▸ Supplied text:
In the 19th and early 20th century, several boat-building yards operated on the island, especially in Saint-Laurent-de-l'Île-d'Orléans. Together with the thriving fishing industry of that era, it gave the Island of Orleans a maritime character.
The Island of Orleans retained its traditional rural way of life until 1935, when construction was completed on the Pont de l'Île bridge, allowing much more traffic. The crossing connects to the Chemin Royal, which was set to music in 1975 by francophone singer Félix Leclerc, in his song "Le Tour de L'île." In spite of this, the island has maintained its pastoral image and historic character, with more than 600 buildings classified or recognized as heritage property. In 1990, the entire island was designated a National Historic Site of Canada.
Today the island is a mix of suburban communities and farms. It is a popular destination for daytrippers and bicyclists.

▸ Records provided:

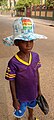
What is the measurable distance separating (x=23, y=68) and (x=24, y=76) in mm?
108

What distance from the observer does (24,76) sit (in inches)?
117

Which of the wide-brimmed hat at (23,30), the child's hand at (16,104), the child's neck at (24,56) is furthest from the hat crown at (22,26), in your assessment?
the child's hand at (16,104)

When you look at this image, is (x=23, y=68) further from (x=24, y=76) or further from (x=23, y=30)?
(x=23, y=30)

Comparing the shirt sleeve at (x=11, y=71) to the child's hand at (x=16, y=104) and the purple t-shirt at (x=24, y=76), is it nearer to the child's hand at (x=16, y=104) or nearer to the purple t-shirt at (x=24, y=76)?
the purple t-shirt at (x=24, y=76)

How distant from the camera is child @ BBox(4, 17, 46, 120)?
9.20ft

▸ Directives:
a - Translate this sentence from the passage on the Island of Orleans into Spanish: "Today the island is a mix of suburban communities and farms."
b - Carry on the passage on the Island of Orleans from its final sentence.

▸ Outputs by task:
a - Hoy la isla es una mezcla de comunidades suburbanas y granjas.

b -
Since the days of the first French settlers, agriculture has been the main economic activity. The island, known as the "Garden of Quebec", is still an essentially rural place famous locally for its produce, especially strawberries, apples, potatoes and wineries. Sugar maple stands produce maple syrup and other products.
While the old trades of fishing and boat building have been abandoned, the island's rich cultural heritage and pastoral scenery has led to a flourishing tourism industry. It attracts more than 600,000 visitors each year. Numerous bed-and-breakfast inns, regional cuisine restaurants, roadside fruit stands, art galleries and craft shops also attract visitors.